Tuesday, June 12, 2018

Matters of Life and Death in an Aide de Camp

It's not your business -- a nursing aide in his degree of over-involvement

David Niven would decease just shy of a decade after starring in Vampira, a mindless piece of camp the dowager took solace from despite Prime's superfluous generosity, her bad leg an unremitting source of discomfort. Not a matinee idol of my time, he nevertheless radiates the humanism of the British Empire at its finest, cheapening himself in the decade of me, the decade of youth, with herein a breast and curvature patriarchal fantasy quite worthy of Hugh Hefner, who lasted with remarkable tnacity into the digital era. Beneath its superficiality, however, Vampira does for Niven what Assassination Tango does for Duvall with its much weightier center of gravity, allowing old dogs the assurance of relevance.

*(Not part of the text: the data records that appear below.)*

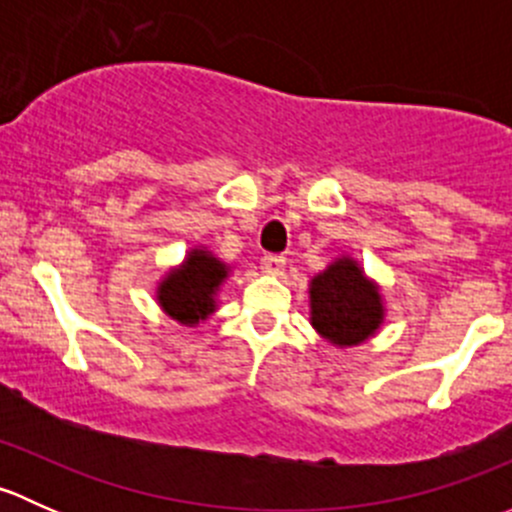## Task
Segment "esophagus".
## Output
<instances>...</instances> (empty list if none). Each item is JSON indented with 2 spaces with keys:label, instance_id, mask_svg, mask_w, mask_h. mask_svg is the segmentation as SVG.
Wrapping results in <instances>:
<instances>
[{
  "label": "esophagus",
  "instance_id": "34e87169",
  "mask_svg": "<svg viewBox=\"0 0 512 512\" xmlns=\"http://www.w3.org/2000/svg\"><path fill=\"white\" fill-rule=\"evenodd\" d=\"M262 270L267 272V275H282V272H285V257L282 255H265L262 257Z\"/></svg>",
  "mask_w": 512,
  "mask_h": 512
}]
</instances>
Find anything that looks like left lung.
<instances>
[{
    "instance_id": "left-lung-1",
    "label": "left lung",
    "mask_w": 512,
    "mask_h": 512,
    "mask_svg": "<svg viewBox=\"0 0 512 512\" xmlns=\"http://www.w3.org/2000/svg\"><path fill=\"white\" fill-rule=\"evenodd\" d=\"M312 324L337 347L366 342L384 319L381 294L354 260L344 257L319 272L309 287Z\"/></svg>"
}]
</instances>
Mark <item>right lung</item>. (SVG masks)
I'll return each instance as SVG.
<instances>
[{
    "label": "right lung",
    "mask_w": 512,
    "mask_h": 512,
    "mask_svg": "<svg viewBox=\"0 0 512 512\" xmlns=\"http://www.w3.org/2000/svg\"><path fill=\"white\" fill-rule=\"evenodd\" d=\"M227 277V267L205 250H193L183 267L170 272L158 287L165 314L180 324H198L215 312V292Z\"/></svg>",
    "instance_id": "1"
}]
</instances>
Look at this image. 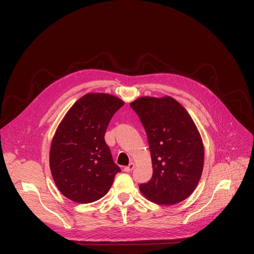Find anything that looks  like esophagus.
Wrapping results in <instances>:
<instances>
[{
  "mask_svg": "<svg viewBox=\"0 0 254 254\" xmlns=\"http://www.w3.org/2000/svg\"><path fill=\"white\" fill-rule=\"evenodd\" d=\"M134 168H135V164L134 163H129V165L125 167L124 170H125V172H130Z\"/></svg>",
  "mask_w": 254,
  "mask_h": 254,
  "instance_id": "34e87169",
  "label": "esophagus"
}]
</instances>
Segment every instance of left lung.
<instances>
[{"label":"left lung","instance_id":"8db88e82","mask_svg":"<svg viewBox=\"0 0 254 254\" xmlns=\"http://www.w3.org/2000/svg\"><path fill=\"white\" fill-rule=\"evenodd\" d=\"M130 107L147 134L153 169L140 191L159 205L184 201L194 191L204 167V144L192 118L169 96L141 97Z\"/></svg>","mask_w":254,"mask_h":254}]
</instances>
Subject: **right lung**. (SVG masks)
<instances>
[{"label":"right lung","mask_w":254,"mask_h":254,"mask_svg":"<svg viewBox=\"0 0 254 254\" xmlns=\"http://www.w3.org/2000/svg\"><path fill=\"white\" fill-rule=\"evenodd\" d=\"M119 98L89 92L65 113L52 138L49 166L59 190L79 204L98 201L109 191L120 168L114 164L105 132Z\"/></svg>","instance_id":"add662e5"}]
</instances>
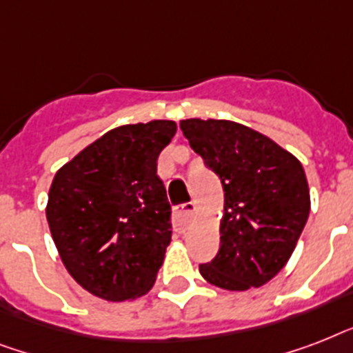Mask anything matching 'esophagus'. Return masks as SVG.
<instances>
[{"label": "esophagus", "mask_w": 353, "mask_h": 353, "mask_svg": "<svg viewBox=\"0 0 353 353\" xmlns=\"http://www.w3.org/2000/svg\"><path fill=\"white\" fill-rule=\"evenodd\" d=\"M194 210H196V205L192 201H188V203H183L181 207H177L174 210V225L179 232L187 231L188 223H190V218H192Z\"/></svg>", "instance_id": "1"}]
</instances>
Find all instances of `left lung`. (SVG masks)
<instances>
[{
  "label": "left lung",
  "mask_w": 353,
  "mask_h": 353,
  "mask_svg": "<svg viewBox=\"0 0 353 353\" xmlns=\"http://www.w3.org/2000/svg\"><path fill=\"white\" fill-rule=\"evenodd\" d=\"M190 148L220 177V251L199 273L221 290L245 291L273 279L290 260L310 214V190L296 157L232 121L179 122Z\"/></svg>",
  "instance_id": "8db88e82"
}]
</instances>
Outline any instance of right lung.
<instances>
[{"instance_id": "1", "label": "right lung", "mask_w": 353, "mask_h": 353, "mask_svg": "<svg viewBox=\"0 0 353 353\" xmlns=\"http://www.w3.org/2000/svg\"><path fill=\"white\" fill-rule=\"evenodd\" d=\"M174 121L113 128L57 172L47 221L63 265L85 291L121 302L154 285L172 240L157 157Z\"/></svg>"}]
</instances>
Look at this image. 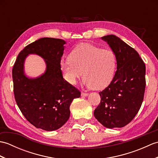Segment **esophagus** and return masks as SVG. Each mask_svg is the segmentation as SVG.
Instances as JSON below:
<instances>
[{
    "label": "esophagus",
    "instance_id": "obj_1",
    "mask_svg": "<svg viewBox=\"0 0 158 158\" xmlns=\"http://www.w3.org/2000/svg\"><path fill=\"white\" fill-rule=\"evenodd\" d=\"M81 96H83V97H86V96H88V93H84V92H81Z\"/></svg>",
    "mask_w": 158,
    "mask_h": 158
}]
</instances>
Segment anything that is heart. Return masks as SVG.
<instances>
[{"mask_svg": "<svg viewBox=\"0 0 158 158\" xmlns=\"http://www.w3.org/2000/svg\"><path fill=\"white\" fill-rule=\"evenodd\" d=\"M60 68L70 84L75 85L83 75V84L87 88L102 89L115 76L117 58L111 49L81 43L72 50L69 59L61 60Z\"/></svg>", "mask_w": 158, "mask_h": 158, "instance_id": "heart-1", "label": "heart"}]
</instances>
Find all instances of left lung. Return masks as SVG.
Returning <instances> with one entry per match:
<instances>
[{
    "instance_id": "obj_1",
    "label": "left lung",
    "mask_w": 158,
    "mask_h": 158,
    "mask_svg": "<svg viewBox=\"0 0 158 158\" xmlns=\"http://www.w3.org/2000/svg\"><path fill=\"white\" fill-rule=\"evenodd\" d=\"M115 53L117 70L109 85L99 92L96 119L107 128L122 127L136 116L145 89V65L139 54L115 35L101 37Z\"/></svg>"
}]
</instances>
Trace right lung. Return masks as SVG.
Instances as JSON below:
<instances>
[{"label": "right lung", "mask_w": 158, "mask_h": 158, "mask_svg": "<svg viewBox=\"0 0 158 158\" xmlns=\"http://www.w3.org/2000/svg\"><path fill=\"white\" fill-rule=\"evenodd\" d=\"M65 41L44 37L20 52L12 70L15 99L28 122L45 131L59 129L68 121L73 100L81 92L63 78L60 68ZM31 54L44 60L45 72L35 78L25 75L24 64Z\"/></svg>", "instance_id": "obj_1"}]
</instances>
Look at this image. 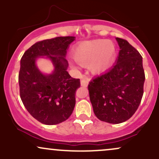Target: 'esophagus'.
Returning <instances> with one entry per match:
<instances>
[{
  "mask_svg": "<svg viewBox=\"0 0 159 159\" xmlns=\"http://www.w3.org/2000/svg\"><path fill=\"white\" fill-rule=\"evenodd\" d=\"M89 82H90V78L84 77L81 80V85L82 87H87L89 84Z\"/></svg>",
  "mask_w": 159,
  "mask_h": 159,
  "instance_id": "esophagus-1",
  "label": "esophagus"
}]
</instances>
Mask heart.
<instances>
[{"mask_svg":"<svg viewBox=\"0 0 159 159\" xmlns=\"http://www.w3.org/2000/svg\"><path fill=\"white\" fill-rule=\"evenodd\" d=\"M116 48L114 43L105 39H96L79 43L72 50L75 59L81 65L90 64L93 73L104 72L114 61ZM73 66L78 65L71 61Z\"/></svg>","mask_w":159,"mask_h":159,"instance_id":"obj_1","label":"heart"}]
</instances>
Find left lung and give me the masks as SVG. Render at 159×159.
<instances>
[{
  "instance_id": "8db88e82",
  "label": "left lung",
  "mask_w": 159,
  "mask_h": 159,
  "mask_svg": "<svg viewBox=\"0 0 159 159\" xmlns=\"http://www.w3.org/2000/svg\"><path fill=\"white\" fill-rule=\"evenodd\" d=\"M116 39L120 48L116 64L88 85L96 117L113 124L126 121L138 110L145 81L140 53L127 40L118 37Z\"/></svg>"
}]
</instances>
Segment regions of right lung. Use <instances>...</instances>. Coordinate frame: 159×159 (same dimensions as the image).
Returning a JSON list of instances; mask_svg holds the SVG:
<instances>
[{
  "mask_svg": "<svg viewBox=\"0 0 159 159\" xmlns=\"http://www.w3.org/2000/svg\"><path fill=\"white\" fill-rule=\"evenodd\" d=\"M74 36H59L39 41L24 53L19 73L20 97L34 118L45 125L64 122L75 105V93L79 78L66 71L67 48ZM47 56L55 66L51 75H43L35 66L38 56Z\"/></svg>",
  "mask_w": 159,
  "mask_h": 159,
  "instance_id": "1",
  "label": "right lung"
}]
</instances>
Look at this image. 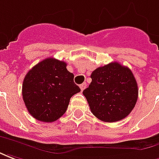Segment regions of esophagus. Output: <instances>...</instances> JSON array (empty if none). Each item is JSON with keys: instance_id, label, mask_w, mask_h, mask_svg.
I'll list each match as a JSON object with an SVG mask.
<instances>
[{"instance_id": "1", "label": "esophagus", "mask_w": 159, "mask_h": 159, "mask_svg": "<svg viewBox=\"0 0 159 159\" xmlns=\"http://www.w3.org/2000/svg\"><path fill=\"white\" fill-rule=\"evenodd\" d=\"M80 90H81V91H84L85 89V87H86V83H83V84H81V85H80Z\"/></svg>"}]
</instances>
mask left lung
I'll return each instance as SVG.
<instances>
[{
  "label": "left lung",
  "mask_w": 159,
  "mask_h": 159,
  "mask_svg": "<svg viewBox=\"0 0 159 159\" xmlns=\"http://www.w3.org/2000/svg\"><path fill=\"white\" fill-rule=\"evenodd\" d=\"M83 91L92 113L105 122L121 121L131 113L138 99V85L132 71L116 61L98 67Z\"/></svg>",
  "instance_id": "obj_1"
}]
</instances>
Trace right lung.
I'll list each match as a JSON object with an SVG mask.
<instances>
[{
	"instance_id": "add662e5",
	"label": "right lung",
	"mask_w": 159,
	"mask_h": 159,
	"mask_svg": "<svg viewBox=\"0 0 159 159\" xmlns=\"http://www.w3.org/2000/svg\"><path fill=\"white\" fill-rule=\"evenodd\" d=\"M67 63L55 58L38 62L28 72L22 85L23 100L38 121L53 122L63 115L70 98L80 92Z\"/></svg>"
}]
</instances>
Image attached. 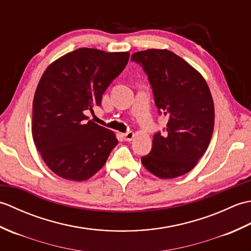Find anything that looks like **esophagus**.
Instances as JSON below:
<instances>
[{
	"label": "esophagus",
	"instance_id": "1",
	"mask_svg": "<svg viewBox=\"0 0 251 251\" xmlns=\"http://www.w3.org/2000/svg\"><path fill=\"white\" fill-rule=\"evenodd\" d=\"M124 139L126 140V141H131L132 140V138H134V136H135V134L132 131H127V132H125L124 135Z\"/></svg>",
	"mask_w": 251,
	"mask_h": 251
}]
</instances>
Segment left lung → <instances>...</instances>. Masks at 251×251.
Instances as JSON below:
<instances>
[{"label":"left lung","mask_w":251,"mask_h":251,"mask_svg":"<svg viewBox=\"0 0 251 251\" xmlns=\"http://www.w3.org/2000/svg\"><path fill=\"white\" fill-rule=\"evenodd\" d=\"M148 75L158 114L167 116L165 134L153 136L151 152L141 158L149 172L173 179L195 167L215 125V106L206 81L182 58L167 50L131 55Z\"/></svg>","instance_id":"8db88e82"}]
</instances>
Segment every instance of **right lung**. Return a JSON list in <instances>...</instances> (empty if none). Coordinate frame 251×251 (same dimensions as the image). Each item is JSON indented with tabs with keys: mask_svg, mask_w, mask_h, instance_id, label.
I'll return each instance as SVG.
<instances>
[{
	"mask_svg": "<svg viewBox=\"0 0 251 251\" xmlns=\"http://www.w3.org/2000/svg\"><path fill=\"white\" fill-rule=\"evenodd\" d=\"M129 52L78 49L46 69L33 99L32 136L42 158L59 177L84 181L102 168L119 143L113 131L85 115L124 70Z\"/></svg>",
	"mask_w": 251,
	"mask_h": 251,
	"instance_id": "obj_1",
	"label": "right lung"
}]
</instances>
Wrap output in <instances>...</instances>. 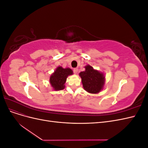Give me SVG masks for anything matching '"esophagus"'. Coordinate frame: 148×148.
<instances>
[{
	"instance_id": "34e87169",
	"label": "esophagus",
	"mask_w": 148,
	"mask_h": 148,
	"mask_svg": "<svg viewBox=\"0 0 148 148\" xmlns=\"http://www.w3.org/2000/svg\"><path fill=\"white\" fill-rule=\"evenodd\" d=\"M73 71L75 73H77L78 71V69L77 68H75V69H73Z\"/></svg>"
}]
</instances>
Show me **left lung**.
<instances>
[{
	"label": "left lung",
	"mask_w": 148,
	"mask_h": 148,
	"mask_svg": "<svg viewBox=\"0 0 148 148\" xmlns=\"http://www.w3.org/2000/svg\"><path fill=\"white\" fill-rule=\"evenodd\" d=\"M84 69V71L79 73L84 89L89 93H99L104 89L106 79L104 73L94 69L89 65L85 66Z\"/></svg>",
	"instance_id": "left-lung-1"
}]
</instances>
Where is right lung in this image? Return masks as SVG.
Wrapping results in <instances>:
<instances>
[{
  "label": "right lung",
  "instance_id": "right-lung-1",
  "mask_svg": "<svg viewBox=\"0 0 148 148\" xmlns=\"http://www.w3.org/2000/svg\"><path fill=\"white\" fill-rule=\"evenodd\" d=\"M73 74L72 70L70 68L64 69L61 66L57 67L49 79V82L53 90L60 91L64 89L65 88V83L67 77Z\"/></svg>",
  "mask_w": 148,
  "mask_h": 148
}]
</instances>
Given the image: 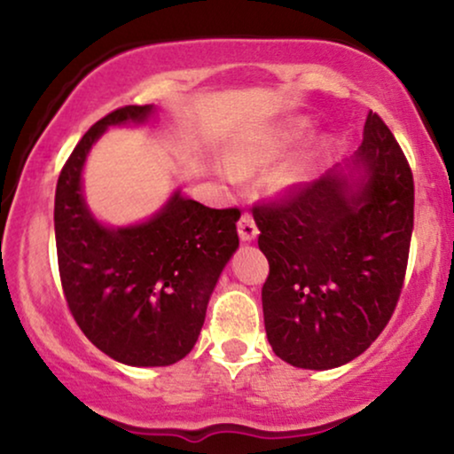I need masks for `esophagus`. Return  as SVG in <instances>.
Listing matches in <instances>:
<instances>
[{
    "label": "esophagus",
    "mask_w": 454,
    "mask_h": 454,
    "mask_svg": "<svg viewBox=\"0 0 454 454\" xmlns=\"http://www.w3.org/2000/svg\"><path fill=\"white\" fill-rule=\"evenodd\" d=\"M239 237H241L243 241H254V239L258 237V226L249 213H243L241 220H239Z\"/></svg>",
    "instance_id": "1"
}]
</instances>
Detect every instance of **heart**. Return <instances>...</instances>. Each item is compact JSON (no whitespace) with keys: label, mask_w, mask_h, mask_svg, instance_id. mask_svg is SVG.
I'll list each match as a JSON object with an SVG mask.
<instances>
[{"label":"heart","mask_w":454,"mask_h":454,"mask_svg":"<svg viewBox=\"0 0 454 454\" xmlns=\"http://www.w3.org/2000/svg\"><path fill=\"white\" fill-rule=\"evenodd\" d=\"M305 123L303 121H293L286 123V126L270 128L267 132H260L256 137L243 140V143L234 145L228 153V168L232 175H249L254 170L264 168L273 160H278L290 145H294L296 140L303 137ZM307 164L303 160H294L290 164H286L284 168H279L273 175L270 184L275 190H288L299 184L305 176Z\"/></svg>","instance_id":"1"}]
</instances>
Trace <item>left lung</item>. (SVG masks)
Masks as SVG:
<instances>
[{
	"label": "left lung",
	"instance_id": "1",
	"mask_svg": "<svg viewBox=\"0 0 454 454\" xmlns=\"http://www.w3.org/2000/svg\"><path fill=\"white\" fill-rule=\"evenodd\" d=\"M341 170L254 205L269 260L264 328L281 361L303 369L350 363L397 307L414 228V176L378 113Z\"/></svg>",
	"mask_w": 454,
	"mask_h": 454
}]
</instances>
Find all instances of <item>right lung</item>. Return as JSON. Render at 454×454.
<instances>
[{
  "label": "right lung",
  "mask_w": 454,
  "mask_h": 454,
  "mask_svg": "<svg viewBox=\"0 0 454 454\" xmlns=\"http://www.w3.org/2000/svg\"><path fill=\"white\" fill-rule=\"evenodd\" d=\"M151 104L93 123L61 168L55 241L67 309L93 346L119 363L164 367L190 354L222 269L239 247L241 211L211 209L176 192L138 226L106 228L91 215L81 173L108 126L143 123Z\"/></svg>",
  "instance_id": "right-lung-1"
}]
</instances>
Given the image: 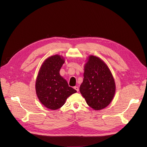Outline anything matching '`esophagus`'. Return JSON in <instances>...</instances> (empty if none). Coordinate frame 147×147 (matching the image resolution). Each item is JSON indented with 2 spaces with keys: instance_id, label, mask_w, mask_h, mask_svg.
Listing matches in <instances>:
<instances>
[{
  "instance_id": "esophagus-1",
  "label": "esophagus",
  "mask_w": 147,
  "mask_h": 147,
  "mask_svg": "<svg viewBox=\"0 0 147 147\" xmlns=\"http://www.w3.org/2000/svg\"><path fill=\"white\" fill-rule=\"evenodd\" d=\"M74 88L78 92V91H79V88H78V87H77V86H76V87H74Z\"/></svg>"
}]
</instances>
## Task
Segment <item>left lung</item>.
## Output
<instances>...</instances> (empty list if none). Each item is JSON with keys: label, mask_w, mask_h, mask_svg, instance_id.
<instances>
[{"label": "left lung", "mask_w": 147, "mask_h": 147, "mask_svg": "<svg viewBox=\"0 0 147 147\" xmlns=\"http://www.w3.org/2000/svg\"><path fill=\"white\" fill-rule=\"evenodd\" d=\"M115 90V82L107 65L99 57L90 56L80 87L88 106L97 111L106 108L113 99Z\"/></svg>", "instance_id": "left-lung-1"}]
</instances>
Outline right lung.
I'll use <instances>...</instances> for the list:
<instances>
[{
    "mask_svg": "<svg viewBox=\"0 0 147 147\" xmlns=\"http://www.w3.org/2000/svg\"><path fill=\"white\" fill-rule=\"evenodd\" d=\"M64 63V59L59 55L48 57L42 65L36 80L35 90L39 100L52 110L60 108L66 99L77 92L59 74Z\"/></svg>",
    "mask_w": 147,
    "mask_h": 147,
    "instance_id": "obj_1",
    "label": "right lung"
}]
</instances>
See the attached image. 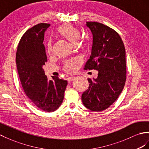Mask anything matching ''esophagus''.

Whatever feminine critics might say of the opening kill shot of the babette while the tourists wade in on the joke, Duvall plays the same game with December-male trophy status as Niven's handlers do 28 years before, scoring a few bimbo points on cross-ethnic sexual intimacy to boot, while the dowager misses making her own coffee, being alone and sleeping until six pm if she wishes, her surly breast desirous of making her male paraprofessional go away. Right now I don't feel like characterizing him through a pseudonym. I just want him to find another job and get the fuck out of my life, despite his sensitivity to my humiliation and my constant inquiry about my feelings and even unanticipated sparring matches. I can eject myself, at considerable inconvenience, as I've written, but it will be more for the worse.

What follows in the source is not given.